Umfragen deuten zudem darauf hin, dass die geplanten Abschiebungen – die schon jetzt mindestens 340 Millionen Pfund verschlungen haben – bestenfalls einen minimalen Einfluss auf den Ausgang der Wahlen haben werden. In einer kürzlich durchgeführten Umfrage erklärten gerade einmal zehn Prozent der Befragten, dass sie eine erfolgreiche Umsetzung der Abschiebeflüge in jedem Fall als Erfolg bewerten würden. 22 Prozent erklärten, dass die Flüge die Zahl der Bootsüberfahrten über den Ärmelkanal deutlich verringern müssten, um erfolgreich zu sein. 25 Prozent sagen, die Abschiebungen wären nur dann ein Erfolg, wenn sie die Ankunft der Flüchtlinge per Boot ganz stoppen würden.

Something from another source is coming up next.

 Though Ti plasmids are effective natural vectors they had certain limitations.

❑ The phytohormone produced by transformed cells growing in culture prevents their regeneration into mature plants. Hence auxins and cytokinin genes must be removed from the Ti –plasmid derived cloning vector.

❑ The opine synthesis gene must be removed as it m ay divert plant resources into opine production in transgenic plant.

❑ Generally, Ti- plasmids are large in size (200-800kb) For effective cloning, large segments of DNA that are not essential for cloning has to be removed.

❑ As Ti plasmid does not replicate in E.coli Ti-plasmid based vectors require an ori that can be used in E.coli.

Letzteres ist kaum zu erwarten. Die Zahl der Personen, die irregulär über den Ärmelkanal nach Großbritannien gelangen, stieg zuletzt um ein Viertel. Die oppositionelle Labour-Partei bekräftige am Dienstag, dass sie die Abschiebungen nach Ruanda im Fall eines wahrscheinlichen Wahlsieges stoppen würde.